QUOTED PASSAGE:
============

# 23krs Toy Hailers



## softtail2 (Sep 3, 2006)

I am considering a new 23krs but uncertain that my HD will fit. I cannot find out how big that "toy" space is in that trailer. Can anyone help me? Further, will any of those side loading toy's handle my 94 inch long bike. The specs say the outside deminison are 8 feet wide, but what about the walls.


----------



## skippershe (May 22, 2006)

Hi softtail2









Welcome to Outbackers!
We have the 28krs and my DH has a Dyna Wide Glide...it's the main reason we chose this style of Outback.

Go to NobleEagles website, he has lots of photos of his HD in the 28krs...the garage size is the same in the 23krs...

http://camping.noble-eagle.com/

I've heard some say to chalk the area on the ground and then "park" your bike within the lines. We're taking off here in just a bit and the front garage is loaded, otherwise I would measure it for you...Sorry! maybe someone else here will be able to.

Good luck and happy shopping


----------



## softtail2 (Sep 3, 2006)

Wow, someone replied!

I have a softtail deuce and the dyna WG (i think they are 104 inches, my deuce is just 94) are longer than my deuce.

I will check out that website. But if a DWGlide can fit so can my deuce.

Do you have any other advice? We are very new at this.


----------



## campmg (Dec 24, 2005)

Welcome to the site Softtail2.

You may get more responses after the Labor Day weekend. Many of the Outbacker members are busy camping right now.

I should be out there too but someone has to keep an eye on skippershe.


----------



## softtail2 (Sep 3, 2006)

Thanks,

Yea, I know it is not a good time post questions on the last long weekend of the summer. I saw this 23krs yesterday just as the guy was closing (I was on my bike). I quickly measured the garage (with a bad and short tape measure), and did not think it was wide (long?) enough for my bike. So, I think I can get the deuce in there but well it be stable with the wheel not being straight. However, I am really excited about the possibility of camping with my Harley. Further, I really like the trailer's garage concept, much better than the other designs that I have seen.

============

BRIEF A:
Copy the passage of the toy hauler thread from "Welcome to Outbackers!" to "in the 23krs...".
BRIEF B:
Answer these questions from the toy hauler thread:
(i) Which Outback model does skippershe's family have?
(ii) How long is softtail2's Deuce?
(iii) According to campmg, why might more replies come after the Labor Day weekend?
BRIEF C:
Continue the toy hauler thread from its last post onward.
The listing that follows comes from a separate source.

RECORDED INFORMATION:
============

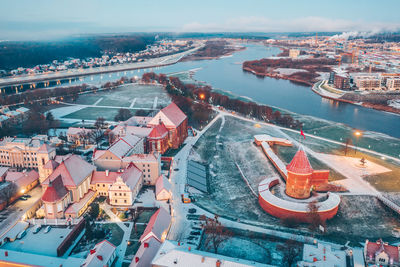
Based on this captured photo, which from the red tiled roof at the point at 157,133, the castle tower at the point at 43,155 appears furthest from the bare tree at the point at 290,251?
the castle tower at the point at 43,155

============

EXERCISE OUTPUT A:
Welcome to Outbackers!
We have the 28krs and my DH has a Dyna Wide Glide...it's the main reason we chose this style of Outback.

Go to NobleEagles website, he has lots of photos of his HD in the 28krs...the garage size is the same in the 23krs...

EXERCISE OUTPUT B:
(i) The 28krs.
(ii) 94 inches.
(iii) Many of the Outbacker members are busy camping.

EXERCISE OUTPUT C:
Thanks again.

quote name='campmg' date='Sep 3 2006, 02:30 PM' post='150662']
Welcome to the site Softtail2.

You may get more responses after the Labor Day weekend. Many of the Outbacker members are busy camping right now.

I should be out there too but someone has to keep an eye on skippershe.








[/quote]


----------



## skippershe (May 22, 2006)

Hey softtail2,

You're probably going to have to put the longer bike on a diagonal...Send a PM to NobleEagle, he's camping but still online occasionally









Like Mitch said, you'll have lots of replies by tomorrow evening when everyone gets home











campmg said:


> I should be out there too but someone has to keep an eye on skippershe.


But I'm gonna be out there...who's gonna watch me now?









OK, leaving with an even 1300 posts


----------



## softtail2 (Sep 3, 2006)

Thanks for the reply. The diagonal position of the bike did occur to me, however, I worried that the bike would not be stable when the bike is died down.

I will try to be patient on this, and contact the individual that has the website that was referred to earlier. I have checked out that web site. I love the trailer, just want to make sure my Deuce is safe in the back.

What a cool website!!!!!!!!!!!

Thanks for all the help


----------



## HTQM (May 31, 2006)

softail2,

Like other have said, NobleEagle has a lot more specs and deminsions. I can tell you that a Road King fits with room for the grill, boys bikes and usual camping extra's. Mine is the 28KRS but the only deference being the length. I would add more tie downs if I were to load the DW's future softail standerd. Creative loading will be required, along with a d#$mn good hitch set-up. Your weight/sway hitch can make up for the extra tongue weight but will require resetting if the bikes are not loaded (found out the "white knuckle" drive way).

We bought ours for runs further than the average drive and wanting the whole crew to go such as it's maiden voyage to the Run to the Wall. We've disovered that we use it more for quick week-ends away, taking almost every aminity from home.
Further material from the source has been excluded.